▸ ACTION ITEM: Write out exactly the lines below from the one containing "usuarios tiene derechos" to the last, both ends kept, and nothing more; skip all pictures.

Caption-style text data:
::::::::::

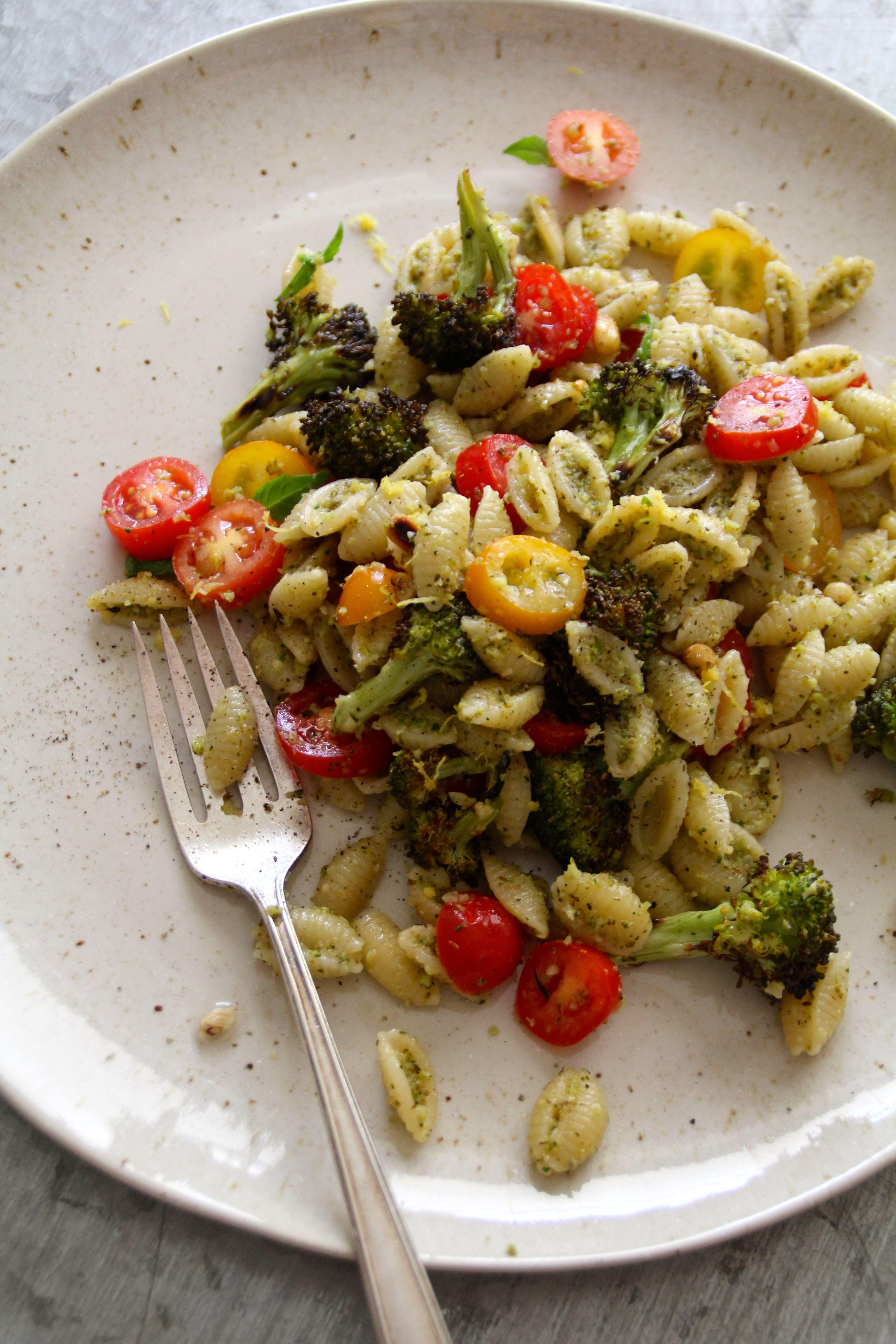 pasta med brokkolipesto og tomater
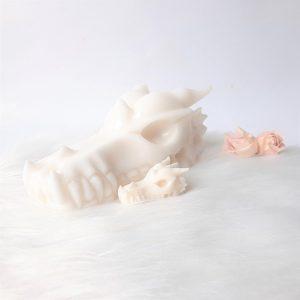 Witte jadedraak is 17.5 cm lang 1280 gram - De Lichtkracht Academie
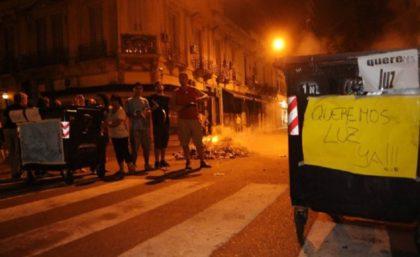 """Cortes de luz en la Ciudad: """"Los usuarios tiene derechos a ser indemnizados por las empresas"""""""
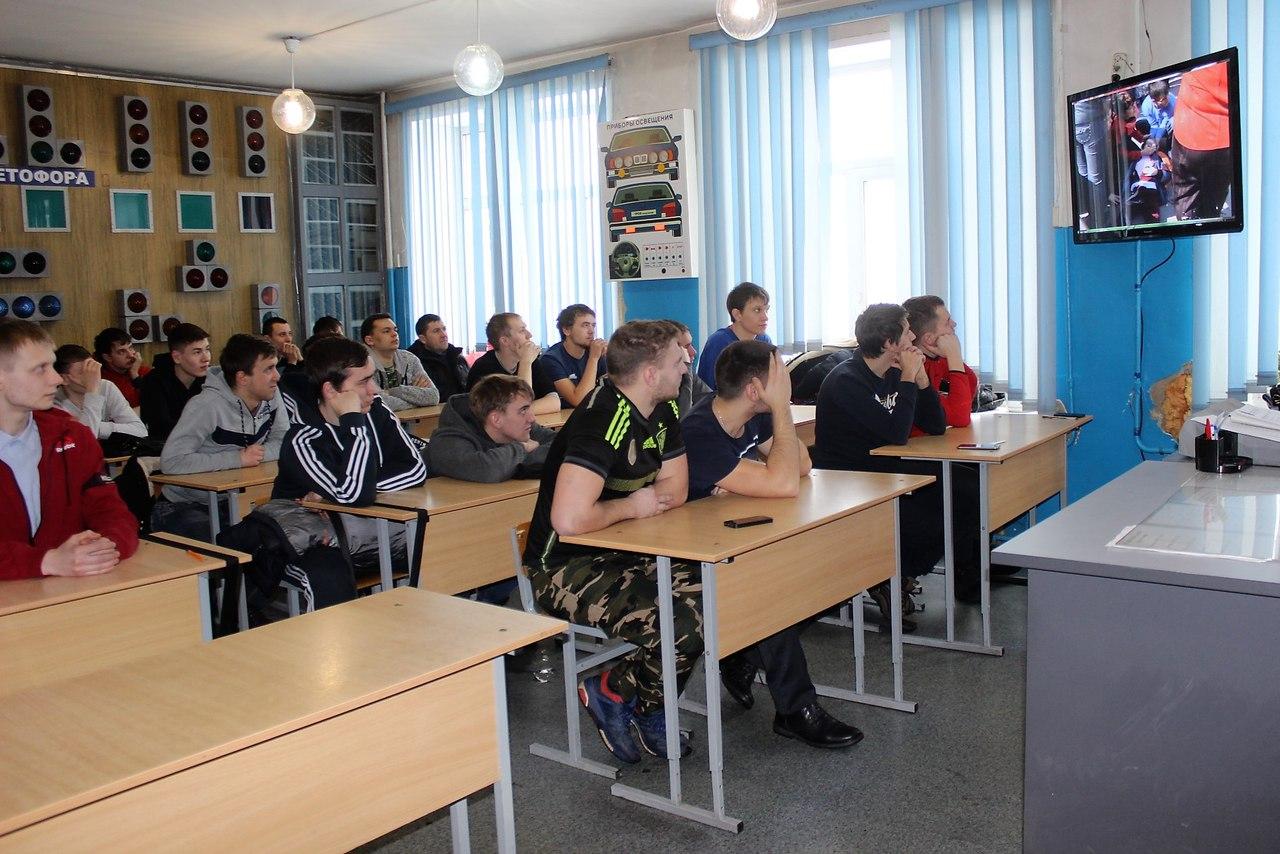 xTSpupnXDAA - В Белово в рамках акции «Шок» сотрудники ГИБДД организовали специальные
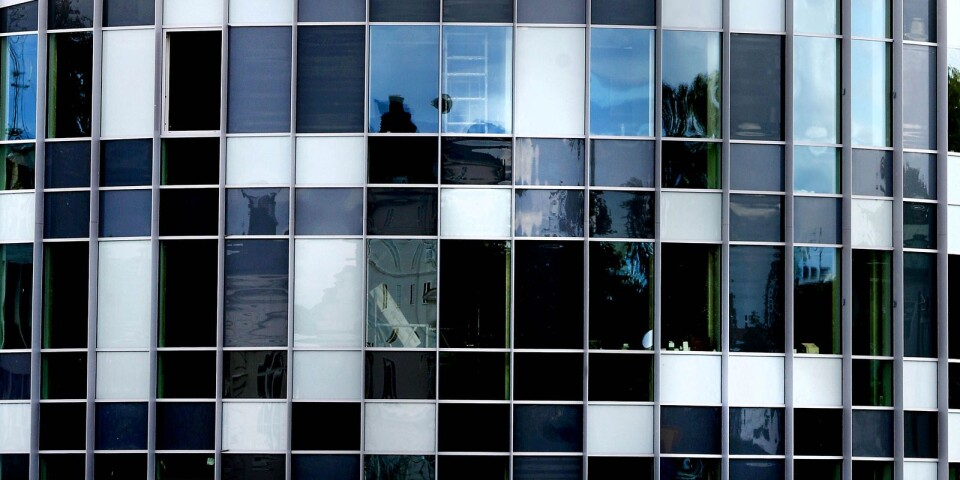 """""""Den malplacerade modernistiska byggnaden 'Glaspaviljongen' skymmer den vackra anrika brandstationen"""", menar insändarskribenten."""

::::::::::

▸ ANSWER BOX:
 """Cortes de luz en la Ciudad: """"Los usuarios tiene derechos a ser indemnizados por las empresas"""""""
 xTSpupnXDAA - В Белово в рамках акции «Шок» сотрудники ГИБДД организовали специальные
 """""""Den malplacerade modernistiska byggnaden 'Glaspaviljongen' skymmer den vackra anrika brandstationen"""", menar insändarskribenten."""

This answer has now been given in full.